WHAT IS ASKED:
Reproduce the following data verbatim, line by line, with no changes.

^^^^

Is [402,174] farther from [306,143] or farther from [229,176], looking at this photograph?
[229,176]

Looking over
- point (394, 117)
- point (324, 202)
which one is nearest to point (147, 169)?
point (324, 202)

^^^^

TASK OUTPUT:
Is [402,174] farther from [306,143] or farther from [229,176], looking at this photograph?
[229,176]

Looking over
- point (394, 117)
- point (324, 202)
which one is nearest to point (147, 169)?
point (324, 202)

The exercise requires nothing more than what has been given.